_Work item 1_: Summarize the Research Translation Core text in two sentences.
_Work item 2_: Transcribe the stretch of the Research Translation Core text from "- Creation of" through "and community-based organizations.".

Superfund Research Program
Research Translation Core
Project Leader: Martyn T. Smith
Co-Investigator: Lisa Alvarez-Cohen
Grant Number: P42ES004705
Funding Period: 2006-2022
Project-Specific Links
Final Progress Reports
Year: 2016 2010
Overall goals
Investigators are working with a wide variety of external audiences and partners to enhance the integration of important findings from the Superfund Research Program into public policy and the transfer of technology. Specific goals are:
- To engage stakeholders in non-governmental organizations and community-based organizations in ways that increase the availability of relevant scientific findings and knowledge;
- To increase the transfer of scientific findings and understanding to government agencies in ways that enhance their capacity; and
- To increase the capability to use engineering strategies developed through research in the real world through "scaling."
Important accomplishments so far:
- Successful and influential engagement in policy discussions in numerous topics at the state and national levels.
- Creation of pathways for research translation for both state and federal environmental protection and public health agencies.
- Numerous partnerships with non-governmental and community-based organizations.
Accomplishments for the last year
Engineering
The engineering component of this Core explores how research results are scaled from simple laboratory systems to more complex field sites undergoing remediation. Laboratory studies in beakers can be used to investigate fundamental principles in biology and chemistry, but additional processes must be included when models and experiments are conducted in small field experiments that include more realistic subsurface and geometric conditions.
During this year, their focus has been on radionuclide migration at the Savannah River Site in South Carolina. This facility produced nuclear materials for defense applications and generated significant chemical and radionuclide wastes. Fission products from nuclear fuel rods were released as aqueous wastes into disposal pits that rapidly traveled through the subsurface to become springs releasing contaminants into surface waters. The contaminants of interest include tritium, iodine-129 and technetium-99, along with nitric acid as a co-contaminant that mobilized the radionuclides through the subsurface sand aquifers.

_Data extract_:

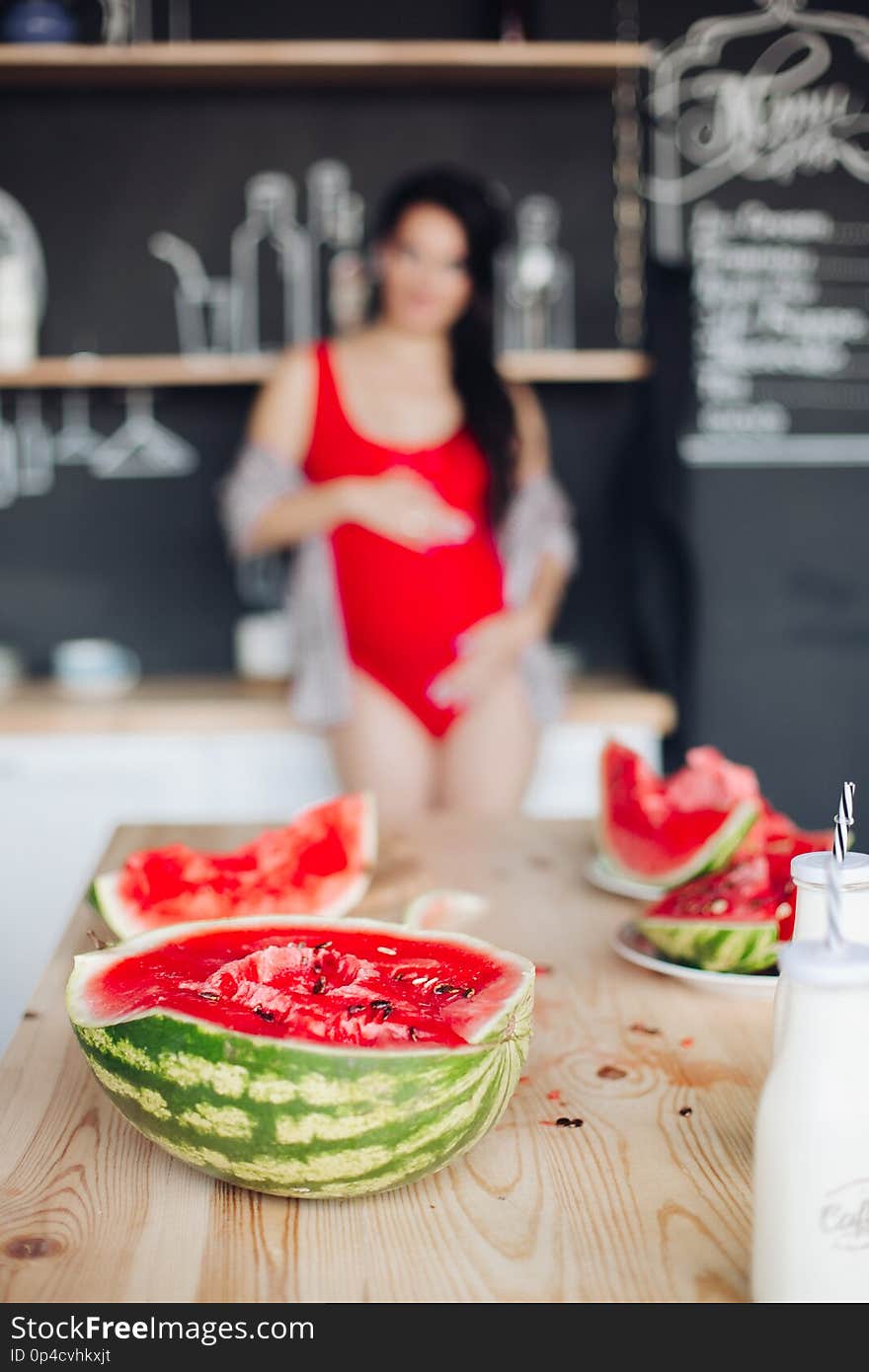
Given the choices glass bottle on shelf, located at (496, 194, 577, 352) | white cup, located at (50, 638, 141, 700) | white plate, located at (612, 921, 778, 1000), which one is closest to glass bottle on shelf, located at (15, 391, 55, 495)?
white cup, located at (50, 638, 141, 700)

_Answer 1_: The Research Translation Core of the Superfund Research Program works to bring the program's findings into public policy and technology transfer by engaging non-governmental and community-based organizations, passing findings to government agencies, and scaling engineering strategies for real-world use. In the last year, its engineering component focused on radionuclide migration at the Savannah River Site in South Carolina, where contaminants including tritium, iodine-129 and technetium-99 were mobilized through subsurface sand aquifers by nitric acid.

_Answer 2_:
- Creation of pathways for research translation for both state and federal environmental protection and public health agencies.
- Numerous partnerships with non-governmental and community-based organizations.